Definition - What does validation testing mean?
Validation testing when used for workplace drug tests is a procedure used to ensure that a provided specimen is unaltered and usable for testing. This initial evaluation of the sample is performed at the lab or point of collection. During validation testing, the lab technician checks for unidentified substances or other physical abnormalities that would indicate that the sample has somehow been altered and won't render valid results. A test specimen that does not pass the initial validation testing phase will be rejected. Validation testing may also be referred to as validity testing. Under federal drug testing guidelines, validation testing is called specimen validity testing or SVT.
SureHire explains validation testing
Some individuals subject to workplace drug testing who have used unauthorized drugs attempt to pass their mandatory drug tests by altering the specimen they submit.
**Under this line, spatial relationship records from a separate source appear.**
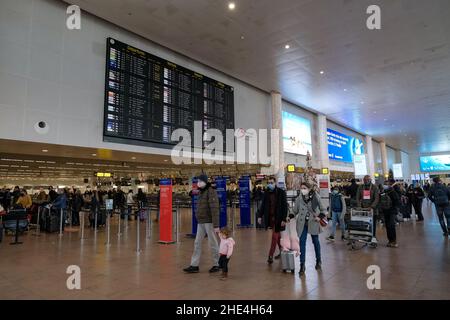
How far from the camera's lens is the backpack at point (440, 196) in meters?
7.94

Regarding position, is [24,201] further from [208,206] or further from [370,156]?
[370,156]

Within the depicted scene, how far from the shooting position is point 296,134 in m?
20.9

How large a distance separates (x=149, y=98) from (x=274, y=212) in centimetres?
755

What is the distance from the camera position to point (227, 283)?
14.0ft

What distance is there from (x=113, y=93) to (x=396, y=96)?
17544 mm

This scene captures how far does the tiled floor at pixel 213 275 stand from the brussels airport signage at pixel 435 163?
47.8 m

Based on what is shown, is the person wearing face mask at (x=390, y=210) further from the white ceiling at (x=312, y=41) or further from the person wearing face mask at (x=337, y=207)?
the white ceiling at (x=312, y=41)

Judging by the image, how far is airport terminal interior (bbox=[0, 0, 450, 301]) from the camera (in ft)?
15.3

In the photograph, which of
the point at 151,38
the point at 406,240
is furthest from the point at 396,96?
the point at 151,38

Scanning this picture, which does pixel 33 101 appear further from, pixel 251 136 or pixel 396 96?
pixel 396 96

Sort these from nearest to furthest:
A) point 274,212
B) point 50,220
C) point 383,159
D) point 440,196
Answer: point 274,212, point 440,196, point 50,220, point 383,159

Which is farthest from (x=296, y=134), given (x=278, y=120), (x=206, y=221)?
(x=206, y=221)

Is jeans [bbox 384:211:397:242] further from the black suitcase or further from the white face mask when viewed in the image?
the black suitcase

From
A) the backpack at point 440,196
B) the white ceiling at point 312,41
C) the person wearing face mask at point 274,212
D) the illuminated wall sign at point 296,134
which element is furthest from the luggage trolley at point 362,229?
the illuminated wall sign at point 296,134
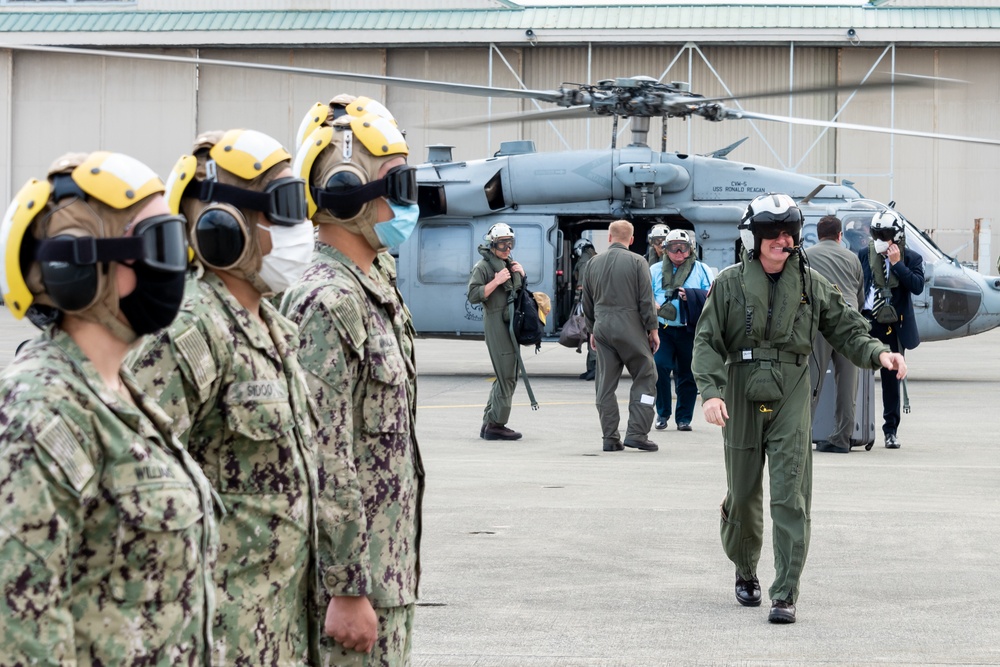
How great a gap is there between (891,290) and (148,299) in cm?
1076

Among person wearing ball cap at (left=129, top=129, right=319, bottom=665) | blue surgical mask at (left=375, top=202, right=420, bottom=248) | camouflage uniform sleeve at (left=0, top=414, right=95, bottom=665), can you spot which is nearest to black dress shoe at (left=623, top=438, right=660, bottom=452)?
blue surgical mask at (left=375, top=202, right=420, bottom=248)

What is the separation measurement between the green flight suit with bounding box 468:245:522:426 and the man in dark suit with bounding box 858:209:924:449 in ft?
10.1

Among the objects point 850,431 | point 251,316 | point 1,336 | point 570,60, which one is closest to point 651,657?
point 251,316

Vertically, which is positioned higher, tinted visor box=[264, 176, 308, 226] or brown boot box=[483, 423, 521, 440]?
tinted visor box=[264, 176, 308, 226]

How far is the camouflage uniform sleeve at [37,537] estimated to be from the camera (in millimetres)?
2396

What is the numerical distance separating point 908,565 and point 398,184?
15.2 ft

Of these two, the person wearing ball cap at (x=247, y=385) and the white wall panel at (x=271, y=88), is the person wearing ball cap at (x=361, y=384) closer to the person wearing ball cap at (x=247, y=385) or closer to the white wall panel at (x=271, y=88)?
the person wearing ball cap at (x=247, y=385)

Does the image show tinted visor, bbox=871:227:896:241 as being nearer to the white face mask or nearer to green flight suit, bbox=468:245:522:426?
green flight suit, bbox=468:245:522:426

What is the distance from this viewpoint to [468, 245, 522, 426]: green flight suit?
42.4ft

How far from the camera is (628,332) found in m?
12.5

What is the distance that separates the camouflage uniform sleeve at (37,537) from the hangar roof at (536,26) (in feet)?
112

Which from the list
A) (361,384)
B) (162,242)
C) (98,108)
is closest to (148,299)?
(162,242)

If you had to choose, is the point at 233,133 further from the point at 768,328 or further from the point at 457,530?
the point at 457,530

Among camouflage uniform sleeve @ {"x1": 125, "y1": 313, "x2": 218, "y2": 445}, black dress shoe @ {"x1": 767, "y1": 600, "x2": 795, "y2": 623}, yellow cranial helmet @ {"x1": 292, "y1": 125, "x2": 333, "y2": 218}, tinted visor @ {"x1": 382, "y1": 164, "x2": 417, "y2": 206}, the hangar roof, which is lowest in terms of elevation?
black dress shoe @ {"x1": 767, "y1": 600, "x2": 795, "y2": 623}
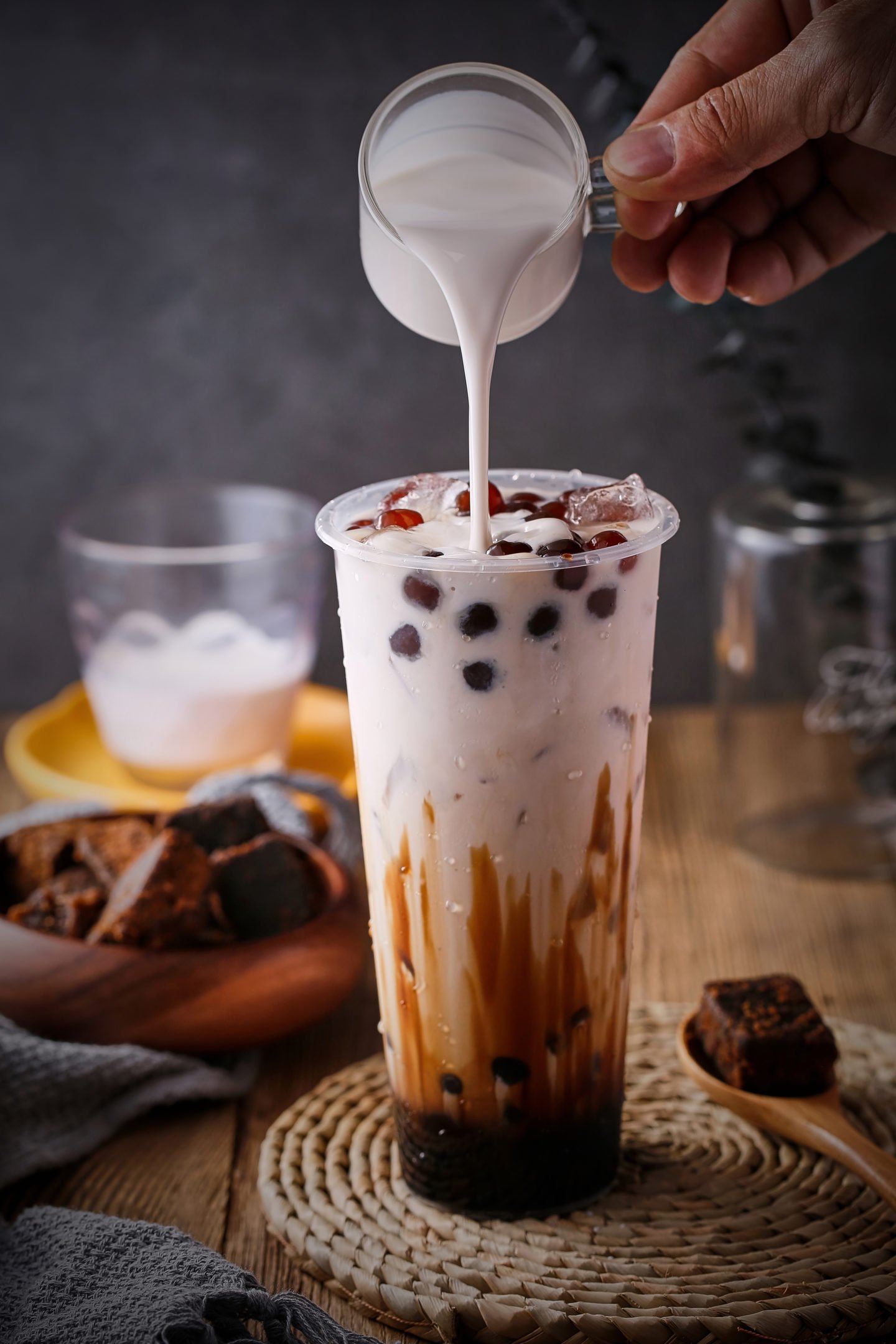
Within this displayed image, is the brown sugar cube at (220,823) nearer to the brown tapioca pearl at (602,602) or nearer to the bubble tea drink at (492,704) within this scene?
the bubble tea drink at (492,704)

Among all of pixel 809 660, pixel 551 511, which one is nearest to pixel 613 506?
pixel 551 511

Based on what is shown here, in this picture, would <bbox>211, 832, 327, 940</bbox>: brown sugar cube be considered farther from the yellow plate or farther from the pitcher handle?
the pitcher handle

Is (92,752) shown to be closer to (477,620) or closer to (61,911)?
(61,911)

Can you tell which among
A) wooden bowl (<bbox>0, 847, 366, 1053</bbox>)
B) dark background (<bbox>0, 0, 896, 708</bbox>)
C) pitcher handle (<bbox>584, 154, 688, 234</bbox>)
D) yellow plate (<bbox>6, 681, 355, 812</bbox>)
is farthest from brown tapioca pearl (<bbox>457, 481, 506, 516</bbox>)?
dark background (<bbox>0, 0, 896, 708</bbox>)

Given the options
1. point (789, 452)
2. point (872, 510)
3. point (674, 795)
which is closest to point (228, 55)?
point (789, 452)

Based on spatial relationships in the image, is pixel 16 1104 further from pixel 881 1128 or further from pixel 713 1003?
pixel 881 1128
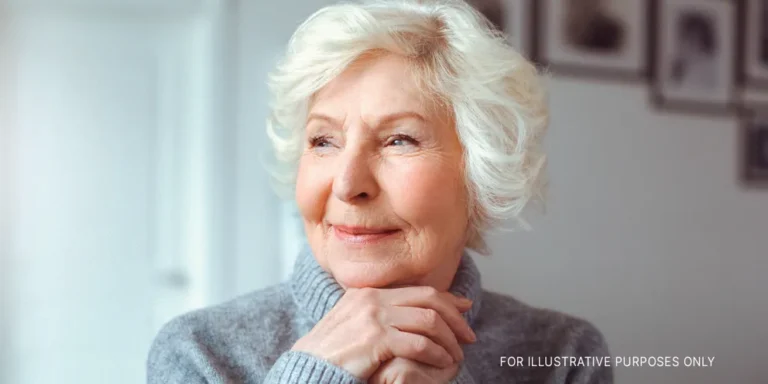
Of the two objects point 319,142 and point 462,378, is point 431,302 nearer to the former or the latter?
point 462,378

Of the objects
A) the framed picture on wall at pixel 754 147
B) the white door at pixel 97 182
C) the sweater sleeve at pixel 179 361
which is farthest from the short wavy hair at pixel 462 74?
the framed picture on wall at pixel 754 147

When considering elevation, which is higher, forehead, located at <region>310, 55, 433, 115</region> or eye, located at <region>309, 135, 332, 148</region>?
forehead, located at <region>310, 55, 433, 115</region>

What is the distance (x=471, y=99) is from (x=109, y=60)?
4.58ft

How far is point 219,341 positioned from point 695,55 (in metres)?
1.71

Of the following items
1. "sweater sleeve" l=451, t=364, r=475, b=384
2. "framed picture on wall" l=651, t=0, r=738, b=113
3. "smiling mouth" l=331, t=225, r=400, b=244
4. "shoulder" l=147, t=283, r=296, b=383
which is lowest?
"sweater sleeve" l=451, t=364, r=475, b=384

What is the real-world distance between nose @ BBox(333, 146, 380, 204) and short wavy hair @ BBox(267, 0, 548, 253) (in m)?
0.11

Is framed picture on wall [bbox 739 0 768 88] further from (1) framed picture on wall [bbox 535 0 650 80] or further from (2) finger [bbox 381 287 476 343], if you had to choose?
(2) finger [bbox 381 287 476 343]

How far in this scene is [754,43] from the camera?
2.12 metres

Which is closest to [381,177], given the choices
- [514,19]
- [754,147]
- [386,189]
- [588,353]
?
[386,189]

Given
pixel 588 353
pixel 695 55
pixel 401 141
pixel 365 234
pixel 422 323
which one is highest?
pixel 695 55

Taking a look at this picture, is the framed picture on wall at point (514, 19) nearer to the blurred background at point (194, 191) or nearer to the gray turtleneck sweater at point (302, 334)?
the blurred background at point (194, 191)

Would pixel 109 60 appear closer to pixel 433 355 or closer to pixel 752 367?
pixel 433 355

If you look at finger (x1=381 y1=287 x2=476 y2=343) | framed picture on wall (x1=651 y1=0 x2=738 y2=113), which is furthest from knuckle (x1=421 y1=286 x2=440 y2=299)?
framed picture on wall (x1=651 y1=0 x2=738 y2=113)

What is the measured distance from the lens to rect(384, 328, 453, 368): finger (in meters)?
0.79
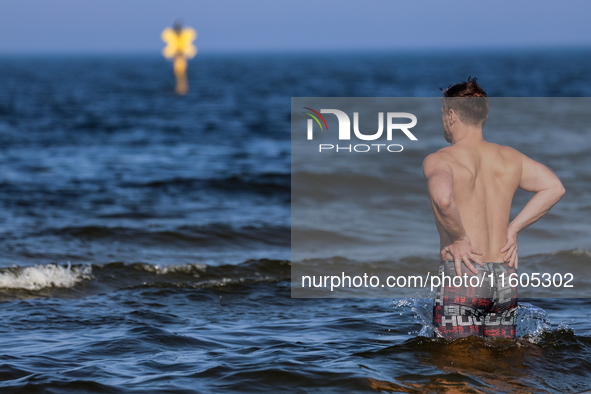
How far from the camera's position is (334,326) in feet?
19.9

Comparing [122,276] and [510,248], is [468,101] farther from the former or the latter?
[122,276]

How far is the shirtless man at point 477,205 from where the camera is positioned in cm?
416

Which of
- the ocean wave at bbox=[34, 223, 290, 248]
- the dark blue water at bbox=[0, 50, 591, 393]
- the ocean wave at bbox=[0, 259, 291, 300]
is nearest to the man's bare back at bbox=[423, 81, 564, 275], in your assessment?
the dark blue water at bbox=[0, 50, 591, 393]

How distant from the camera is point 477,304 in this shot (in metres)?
4.38

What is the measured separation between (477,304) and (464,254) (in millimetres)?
415

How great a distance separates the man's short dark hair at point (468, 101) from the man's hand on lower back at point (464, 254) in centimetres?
78

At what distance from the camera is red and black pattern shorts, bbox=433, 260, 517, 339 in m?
4.30

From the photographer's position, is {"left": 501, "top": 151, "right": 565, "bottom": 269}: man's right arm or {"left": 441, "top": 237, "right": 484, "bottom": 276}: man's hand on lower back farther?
{"left": 501, "top": 151, "right": 565, "bottom": 269}: man's right arm

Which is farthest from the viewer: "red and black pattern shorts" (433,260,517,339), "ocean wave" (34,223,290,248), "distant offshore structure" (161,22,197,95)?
"distant offshore structure" (161,22,197,95)

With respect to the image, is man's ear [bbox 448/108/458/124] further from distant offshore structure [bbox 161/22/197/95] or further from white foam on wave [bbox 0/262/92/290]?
distant offshore structure [bbox 161/22/197/95]

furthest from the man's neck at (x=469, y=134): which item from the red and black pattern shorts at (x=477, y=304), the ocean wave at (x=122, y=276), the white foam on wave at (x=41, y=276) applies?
the white foam on wave at (x=41, y=276)

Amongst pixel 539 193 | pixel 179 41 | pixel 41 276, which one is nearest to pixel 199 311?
pixel 41 276

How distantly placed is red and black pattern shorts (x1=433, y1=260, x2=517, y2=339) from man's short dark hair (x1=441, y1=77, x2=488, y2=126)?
37.5 inches

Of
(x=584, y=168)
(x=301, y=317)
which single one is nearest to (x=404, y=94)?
(x=584, y=168)
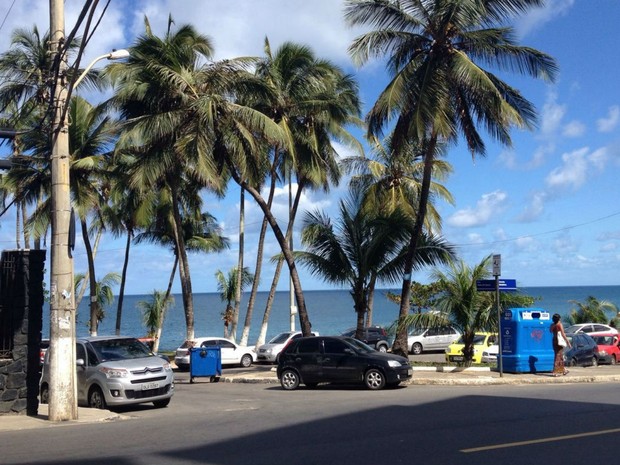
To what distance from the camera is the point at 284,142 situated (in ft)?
86.7

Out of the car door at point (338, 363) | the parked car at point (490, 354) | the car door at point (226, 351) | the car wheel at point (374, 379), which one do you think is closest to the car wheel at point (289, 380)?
the car door at point (338, 363)

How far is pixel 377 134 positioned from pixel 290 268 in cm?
613

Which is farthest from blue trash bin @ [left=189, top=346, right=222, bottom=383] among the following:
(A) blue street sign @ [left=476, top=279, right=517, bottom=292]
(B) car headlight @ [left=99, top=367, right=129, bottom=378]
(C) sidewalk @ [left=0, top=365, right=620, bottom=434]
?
(A) blue street sign @ [left=476, top=279, right=517, bottom=292]

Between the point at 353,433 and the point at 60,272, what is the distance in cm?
650

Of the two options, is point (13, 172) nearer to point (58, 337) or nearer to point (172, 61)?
point (172, 61)

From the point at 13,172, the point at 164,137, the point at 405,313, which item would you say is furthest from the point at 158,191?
the point at 405,313

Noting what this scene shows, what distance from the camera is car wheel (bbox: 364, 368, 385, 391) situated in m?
19.7

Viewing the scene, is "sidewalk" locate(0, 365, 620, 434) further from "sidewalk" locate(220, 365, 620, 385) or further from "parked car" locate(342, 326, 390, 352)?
"parked car" locate(342, 326, 390, 352)

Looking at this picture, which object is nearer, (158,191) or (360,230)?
(360,230)

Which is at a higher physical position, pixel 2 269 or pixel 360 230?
pixel 360 230

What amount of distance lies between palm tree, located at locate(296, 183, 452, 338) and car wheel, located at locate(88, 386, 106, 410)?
39.5ft

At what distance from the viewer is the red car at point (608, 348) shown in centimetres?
3023

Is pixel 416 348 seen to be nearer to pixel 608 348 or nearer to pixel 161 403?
pixel 608 348

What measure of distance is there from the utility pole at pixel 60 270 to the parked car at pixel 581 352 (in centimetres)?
1861
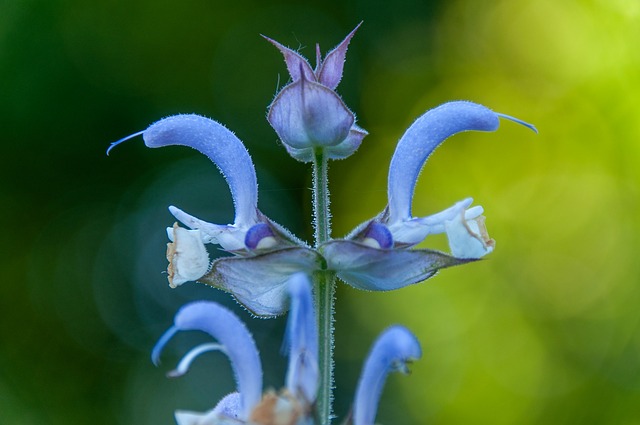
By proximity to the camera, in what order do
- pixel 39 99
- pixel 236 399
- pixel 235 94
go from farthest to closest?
pixel 235 94 < pixel 39 99 < pixel 236 399

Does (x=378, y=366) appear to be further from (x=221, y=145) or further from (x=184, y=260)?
(x=221, y=145)

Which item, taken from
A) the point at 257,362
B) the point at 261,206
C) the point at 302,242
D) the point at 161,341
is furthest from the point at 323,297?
the point at 261,206

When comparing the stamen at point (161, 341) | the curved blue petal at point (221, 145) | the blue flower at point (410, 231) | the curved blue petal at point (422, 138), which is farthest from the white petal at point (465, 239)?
the stamen at point (161, 341)

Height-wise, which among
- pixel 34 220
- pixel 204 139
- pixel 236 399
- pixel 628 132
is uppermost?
pixel 628 132

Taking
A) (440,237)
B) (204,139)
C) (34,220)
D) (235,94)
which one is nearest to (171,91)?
(235,94)

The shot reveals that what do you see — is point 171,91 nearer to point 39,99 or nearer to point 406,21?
point 39,99

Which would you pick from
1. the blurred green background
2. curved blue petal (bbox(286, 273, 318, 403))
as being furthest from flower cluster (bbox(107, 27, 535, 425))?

Procedures such as providing a secured collection site and supervising the collection process are intended to prevent this behavior. As an additional measure, validation testing is used to confirm that the specimen a person has provided hasn't been tampered with. Validation testing uses a series of methods to determine whether a provided urine sample matches the physical and chemical characteristics of a normal sample.
Federal drug testing rules require that at a minimum, each specimen submitted for mandatory federal drug testing be validated using pH and creatinine testing. The sample's specific gravity will also be measured. If the pH or creatinine levels or the specific gravity of a specimen are outside of a designated range this is an indication that a specimen has been altered in some way. Federal rules also require a test to detect any oxidizing adulterants. Individual federal agencies or labs may conduct additional validation tests at their discretion. Under federal drug testing guidelines, if an individual's urine sample fails to meet the necessary standards for validation the results will be referred to a medical review officer (MRO) for further evaluation. It is possible for a test specimen to fail a validation test due to unintentional acts on the part of a test subject. The MRO may consider any benign explanation for the rejection of a specimen as a part of the review process.